Retype, without changes, every line from the line that contains "Keisuke Yamauchi" through the final line of the records. Exclude pictures.

PROVIDED RECORDS Start Marker

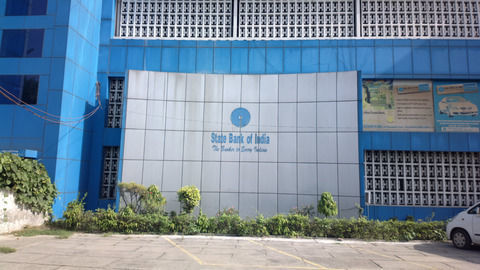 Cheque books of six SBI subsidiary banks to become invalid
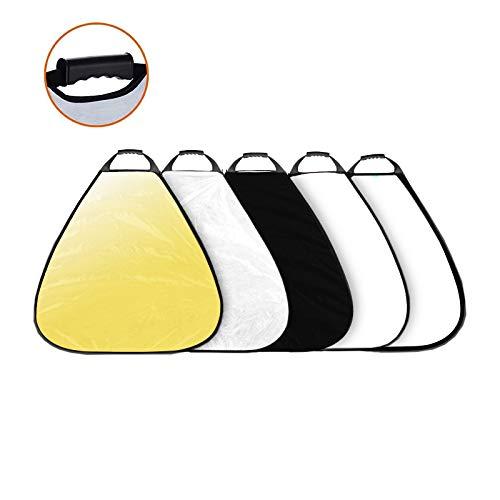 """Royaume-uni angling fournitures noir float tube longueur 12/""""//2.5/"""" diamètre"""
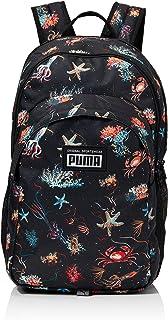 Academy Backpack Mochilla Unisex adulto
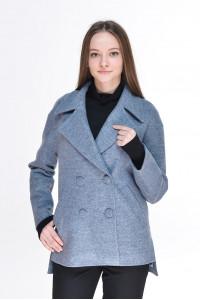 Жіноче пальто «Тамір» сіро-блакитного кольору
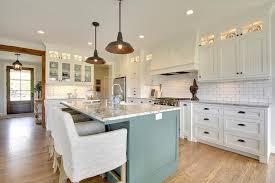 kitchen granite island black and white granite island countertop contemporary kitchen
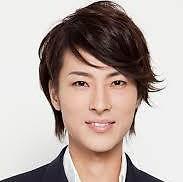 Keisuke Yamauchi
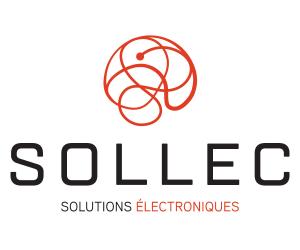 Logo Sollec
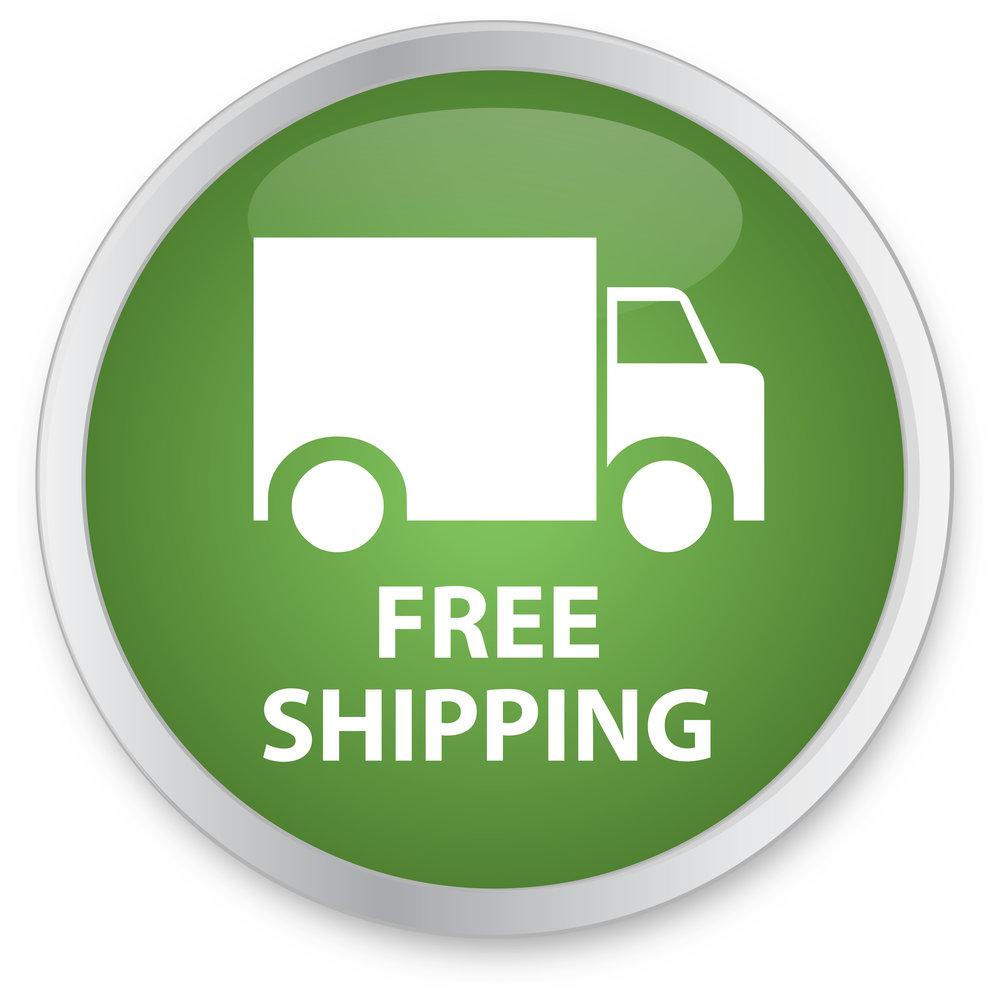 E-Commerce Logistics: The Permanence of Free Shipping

PROVIDED RECORDS End Marker

EXERCISE OUTPUT
 Keisuke Yamauchi
 Logo Sollec
 E-Commerce Logistics: The Permanence of Free Shipping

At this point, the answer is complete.